__Exercise requirements__
Please answer these questions from the forum thread.
(a) In the quoted post from Ddraig, what reason is given for doubting that AI will be the solution to the world's problems?
(b) According to OwlFancier, what does an AI mostly need in order to be "better" than a human?
(c) What does Rush Limbo say that approach is doing?

We have so little understanding of how our own brain, an already extant intelligence, works so the idea that we will be able to create a fully functional system that is superior to us when we don't even understand what exactly "intelligence" is seems far fetched.

Communist Bear
Oct 7, 2008

You seem to be discussing two separate points and trying to merge them together. Will the gradual evolution of technology and artificial intelligence lead to a rise in socialism? Well...no. Why would it? I think the better argument would be; will the gradual evolution of technology and artificial intelligence lead to a post-scarcity society as AI and robotics take over day-to-day production processes? The answer to that will be largely dependent on how advanced we can make machines and how willing the foundations of our society is willing to evolve to make way for such a radical change in our daily lives.

Polygynous
Dec 13, 2006
welp
With computers now...

OwlFancier
Aug 22, 2013

Ddraig posted:

I very much doubt AI will be the solution to the world's problems, mainly because human beings are fallible and I believe that the ability to be wrong is a vital part of the way problem solving works.

We have so little understanding of how our own brain, an already extant intelligence, works so the idea that we will be able to create a fully functional system that is superior to us when we don't even understand what exactly "intelligence" is seems far fetched.

Strictly you don't need to make something more complex than a human, you just need to make something that can do specific tasks better than a human. An AI doesn't need to feel, for example, whereas humans do, or at least it's part of a human's capacity to do so, whereas for an AI to be "better" than a human it mostly needs reasoning ability, or at least the ability to make the correct decision in a large majority of cases.

Essentially an AI doesn't need to be alive, it could just be a sufficiently exhaustive list of inputs and responses and it would still function like one.

Rush Limbo
Sep 5, 2005

its with a full house
That doesn't really answer any problems, though.

I mean, all you're doing there is making human decision making more efficient. We've had plenty of examples of that over the course of history.

__Data segment__

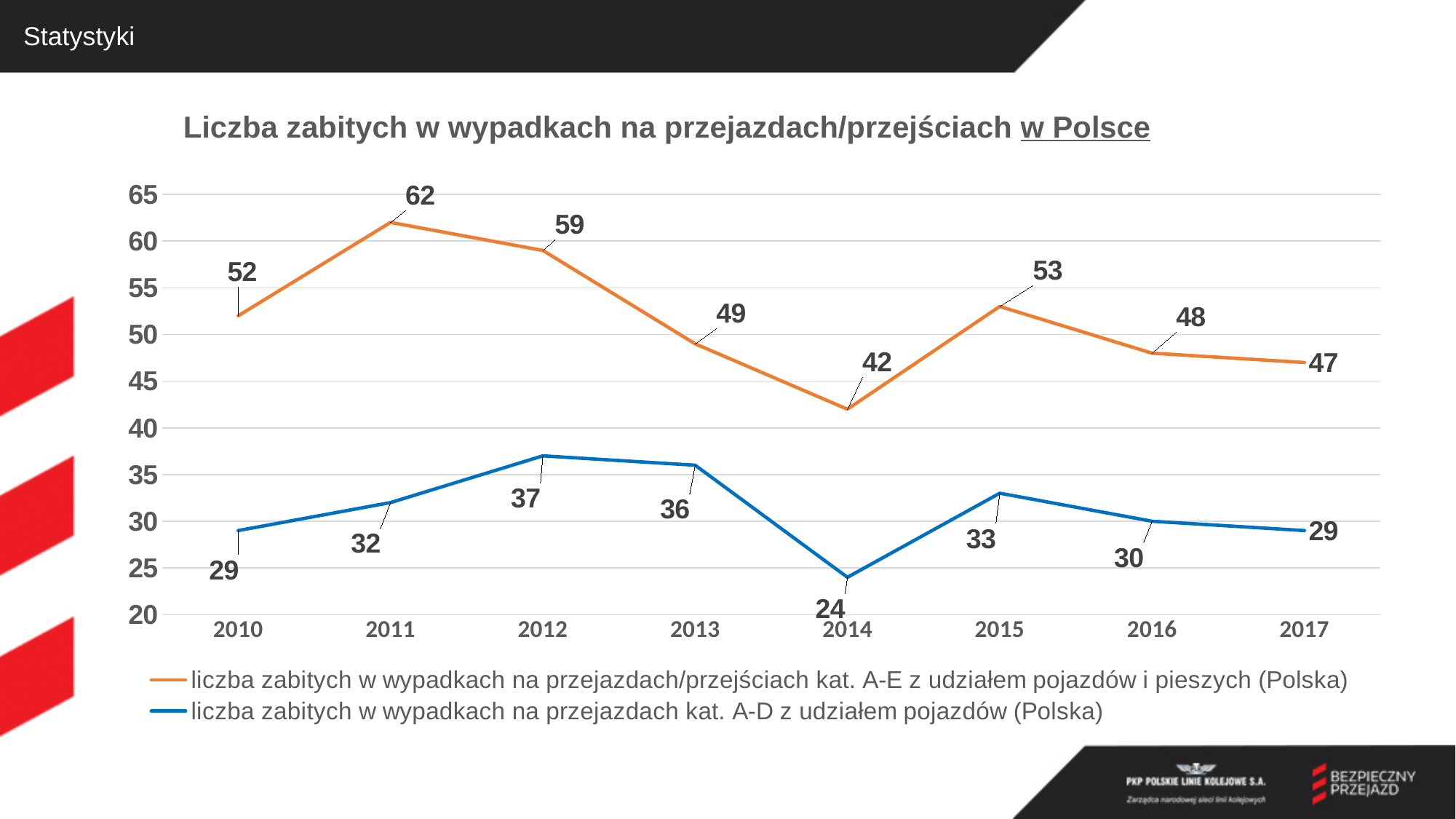
What is the difference between the orange series and the blue series in 2014? 18 What is the title of the chart? Liczba zabitych w wypadkach na przejazdach/przejściach w Polsce What is the value of the orange series (kat. A-E z udziałem pojazdów i pieszych) in 2011? 62 Does the orange series rise or fall from 2011 to 2014? fall How many years are shown on the x axis? 8 In which year is the orange series (kat. A-E) highest? 2011 What kind of chart is shown on the slide? line chart What is the value of the blue series (kat. A-D z udziałem pojazdów) in 2014? 24 What is the value of the orange series (kat. A-E) in 2017? 47 How many series does the legend list? 2 Which is larger: the blue series value in 2012 or in 2015? 2012 In which year is the blue series (kat. A-D) lowest? 2014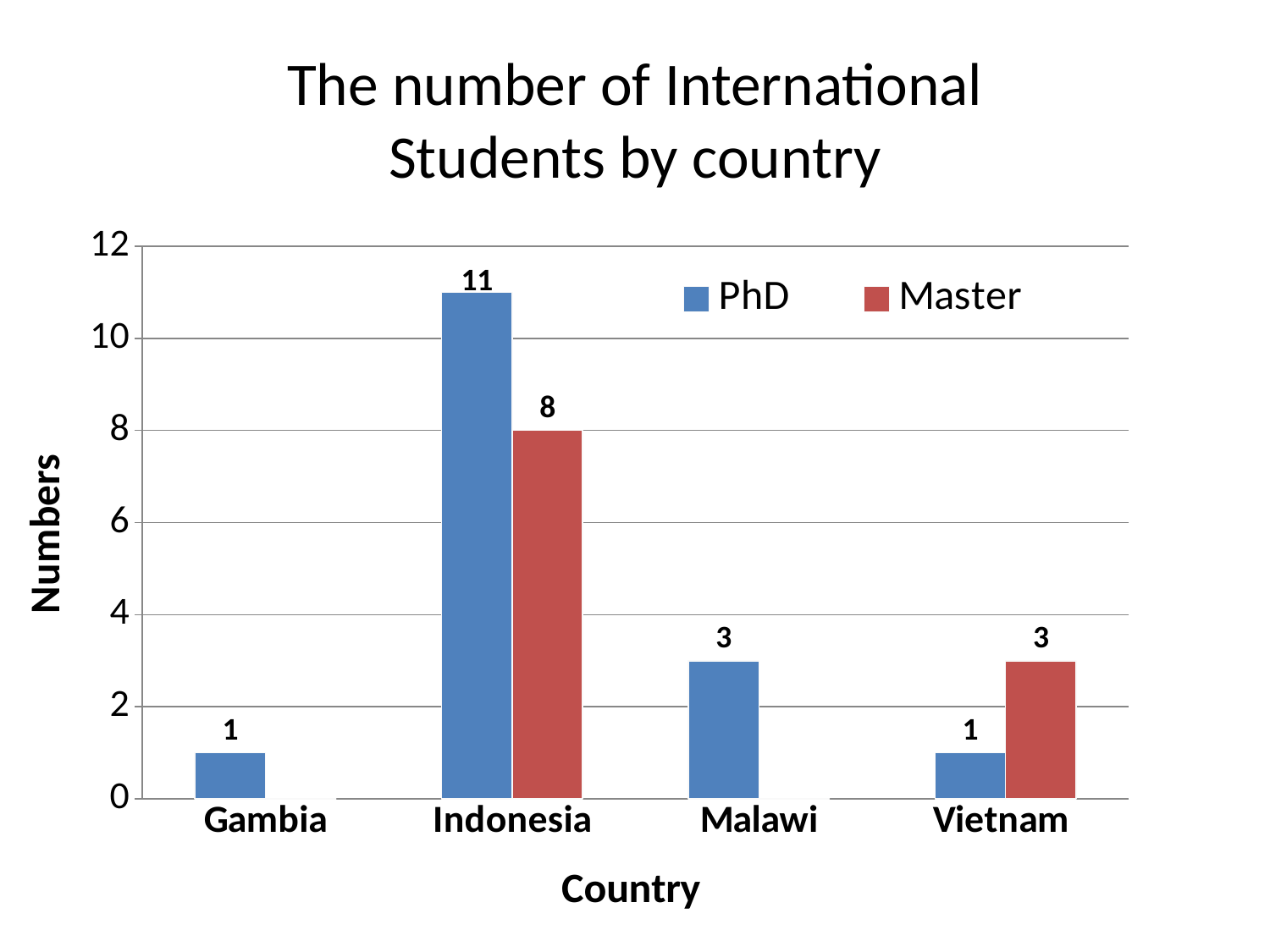
What is the title of the chart? The number of International Students by country Which country has the highest number of PhD students? Indonesia What kind of chart is shown on the slide? Bar chart Which country has the highest number of Master students? Indonesia Which is larger for Vietnam, the number of PhD students or the number of Master students? Master What is the difference between the number of PhD and Master students from Indonesia? 3 What is the number of Master students from Vietnam? 3 What is the number of PhD students from Malawi? 3 How many series does the legend list? 2 How many countries are shown on the x axis? 4 What is the number of Master students from Indonesia? 8 What is the number of PhD students from Indonesia? 11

__Task result__
(a) Human beings are fallible, and the ability to be wrong is a vital part of how problem solving works.
(b) Reasoning ability, or at least the ability to make the correct decision in a large majority of cases.
(c) Making human decision making more efficient.